第二章 嫁入りが決まりました
「はい、これお願いします」
役所に入ると俺は窓口のお姉さんに書類を渡す。
「お預かりします」
お姉さんが書類を受け取った途端、ギギィと役所の大きなドアが開いた。そして重い足音が響く。
「?」
俺はそれらの音に反応し、ドアのほうを見た。
「!?」
骸骨のような、いや骸骨の顔に黒マントで全身を包んだ大男がそこにいた。足元を見ると…マントの下は西洋の鎧だとわかった。
「うわぁ!!」
「あああ!!」
役所の職員達はその男を見て騒ぎ出す。
俺だけはこの男は一体誰だろう…と恐怖より疑問のほうが何故か勝手しまった。
「魔王だ!! 魔王だぞ!!」
職員の一人が男を見て叫んだ。
「魔王!?」
魔王という呼び方を聞いて俺は事の異常さに気付いた。
親父から聞いたことがある。このあたりの大陸を魔王が軍隊を率いて支配しようとしていることを。

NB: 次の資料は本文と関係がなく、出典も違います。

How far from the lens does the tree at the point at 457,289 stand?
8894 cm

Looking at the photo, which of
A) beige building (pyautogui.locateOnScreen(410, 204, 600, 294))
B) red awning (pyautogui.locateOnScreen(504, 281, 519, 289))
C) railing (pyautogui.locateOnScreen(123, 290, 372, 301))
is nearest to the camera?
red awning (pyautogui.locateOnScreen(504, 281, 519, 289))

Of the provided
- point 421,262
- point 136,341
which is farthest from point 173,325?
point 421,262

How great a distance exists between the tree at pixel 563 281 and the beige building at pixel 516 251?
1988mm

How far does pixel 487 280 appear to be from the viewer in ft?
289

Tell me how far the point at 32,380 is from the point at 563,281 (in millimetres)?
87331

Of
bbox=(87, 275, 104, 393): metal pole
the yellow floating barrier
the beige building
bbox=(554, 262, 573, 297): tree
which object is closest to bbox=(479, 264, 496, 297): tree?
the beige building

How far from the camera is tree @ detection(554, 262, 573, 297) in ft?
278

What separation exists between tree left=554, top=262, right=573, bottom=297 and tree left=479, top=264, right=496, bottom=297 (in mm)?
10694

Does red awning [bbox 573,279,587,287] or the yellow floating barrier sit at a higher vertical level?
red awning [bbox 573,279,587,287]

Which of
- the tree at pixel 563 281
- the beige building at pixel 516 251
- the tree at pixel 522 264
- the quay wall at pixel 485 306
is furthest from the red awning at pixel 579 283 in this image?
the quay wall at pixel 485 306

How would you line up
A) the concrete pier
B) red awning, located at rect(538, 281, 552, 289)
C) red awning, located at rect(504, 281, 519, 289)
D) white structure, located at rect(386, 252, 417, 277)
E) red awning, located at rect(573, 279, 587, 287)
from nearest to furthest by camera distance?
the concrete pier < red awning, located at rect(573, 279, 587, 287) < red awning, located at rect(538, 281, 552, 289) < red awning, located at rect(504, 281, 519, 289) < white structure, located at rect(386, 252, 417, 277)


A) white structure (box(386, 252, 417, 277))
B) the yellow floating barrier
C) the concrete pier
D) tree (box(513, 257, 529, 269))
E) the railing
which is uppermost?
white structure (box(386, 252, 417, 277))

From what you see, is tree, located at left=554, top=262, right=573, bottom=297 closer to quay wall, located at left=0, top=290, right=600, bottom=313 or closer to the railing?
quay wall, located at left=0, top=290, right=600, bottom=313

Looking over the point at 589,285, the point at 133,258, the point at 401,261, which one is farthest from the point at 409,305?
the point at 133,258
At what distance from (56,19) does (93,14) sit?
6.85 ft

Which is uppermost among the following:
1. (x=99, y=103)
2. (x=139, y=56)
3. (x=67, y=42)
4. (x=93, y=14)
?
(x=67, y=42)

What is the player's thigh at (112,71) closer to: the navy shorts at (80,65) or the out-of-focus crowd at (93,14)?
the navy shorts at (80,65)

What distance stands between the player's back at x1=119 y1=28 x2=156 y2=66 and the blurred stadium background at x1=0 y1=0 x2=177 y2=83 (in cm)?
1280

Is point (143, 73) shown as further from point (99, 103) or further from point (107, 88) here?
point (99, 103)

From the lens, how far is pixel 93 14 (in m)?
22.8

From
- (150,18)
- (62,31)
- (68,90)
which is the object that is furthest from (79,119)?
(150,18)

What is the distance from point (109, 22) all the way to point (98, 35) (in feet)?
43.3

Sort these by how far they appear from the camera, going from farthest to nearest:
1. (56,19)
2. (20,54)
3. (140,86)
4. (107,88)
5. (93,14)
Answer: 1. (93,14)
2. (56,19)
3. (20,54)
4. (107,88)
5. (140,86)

魔王はRPGじゃよくいるけど…まさかこの世界にもいるなんて…
「…この街の市長はいるか?」
魔王と呼ばれた骸骨の男は役所の中を見回す。
「は、はい。私です…」
一人の男、市長が恐る恐る前に出る。
「な、なんですか…」
市長は震えながら魔王を見る。
「…我が息子の花嫁を探している」
俺も市長も、その場にいた全員がその言葉を理解するのに数秒かかった。
「花嫁とは?」
市長が話を続ける。
「我が息子の妻になる相手を探している。我が一族を恐れぬ気丈ある妻をだな」
魔王はちらちらと周りを見る。骸骨だから目玉はない分かなり不気味だ。
「…」
魔王が俺を見た。
そして近付いてきた。彼の胴体はかなりでかい。
「…貴様、我を見て怯えておらんな?」
「はい?」
確かに俺は魔王を見た時、何故かあまり恐怖を感じなかった。RPGでよく見るキャラだと思ってしまったからだろうか。
「貴様の名は?」
「ジニーです…」
魔王がちょっと考えたように見える。
「よし、わかった」
次の瞬間、魔王の言葉に耳を疑うことになった。
「ジニーよ。我が息子の花嫁として嫁ぐがいい」
※
『今日の夜九時に湖の前に来るがいい』
魔王はそれだけ言って役所を出てしまった。現在夕方五時。
わけがわからない。
「ジニー!」
魔王が役所を出ると市長は俺に駆け寄る。
「あ、あのさっき魔王が」
俺は状況を整理して親父に相談したかった。しかし、
「とにかく魔王に従え!」
市長は俺に叫ぶ。
「えと…」
「今あの魔王に逆らったらどうなるかわからないんだぞ!!」
「待ってください、とりあえず親父に話だけでもさせてください!」
「アレンは明日の夜まで戻らないだろ」
「あ…」
市長と言い争いになる中、思い出してしまった。親父は服の素材を仕入れるために明日の夜まで帰ってこれないことを。
この世界に電話はあるが固定電話しかないかつ親父が仕入れに行ってる店の番号もわからない。
つまり親父に相談出来ない。
「あの魔王は魔法で一夜で国を滅ぼしたこともある。逆らえば我々も…」
市長は魔王に怯えている。
「そうだ! 魔王のところへ行け!」
「俺まだ死にたくない!」
「我々のために行くんだ!」
そばにいる役員も後から役所に来た野次馬絶ちも騒ぐ。俺の気持ちなんて聞かずに。
第一花嫁ってなんだよ、普通そういうのって国のお姫様じゃないか。なんだよ息子のって、普通自分の嫁探ししないのか?
言いたいことはたくさんあるが今は言えなかった。市長や役員や野次馬がうるさい。
「わかりました、市長…」
今は魔王に従うことにした。わけがわからないが。
「あの、ちょっとお聞きしたいのですが…」
俺はひとつ気になることを市長に訊いた。
「魔王の息子ってどんな人でしょうか?」
俺の夫になるかもしれない相手の人相がイメージ出来ないでいた。まさか魔王のような骸骨頭じゃないよな?
「確か魔王が二ヶ月前に東の国を制圧した時の新聞記事があった。それに写真が…」
市長はがさがさと窓口の引き出しの中を漁る。
「あったこれだ」
市長は新聞を俺に見せる。
『恐怖の魔王 魔法による独裁』
魔王が国を制圧したニュースがびっしりと書かれた新聞記事にある写真の中に魔王の息子を写した写真があった。
「…まさかこの子?」
キリリとした大きな瞳に黒緑の長い髪を束ねた美少年が写っていた。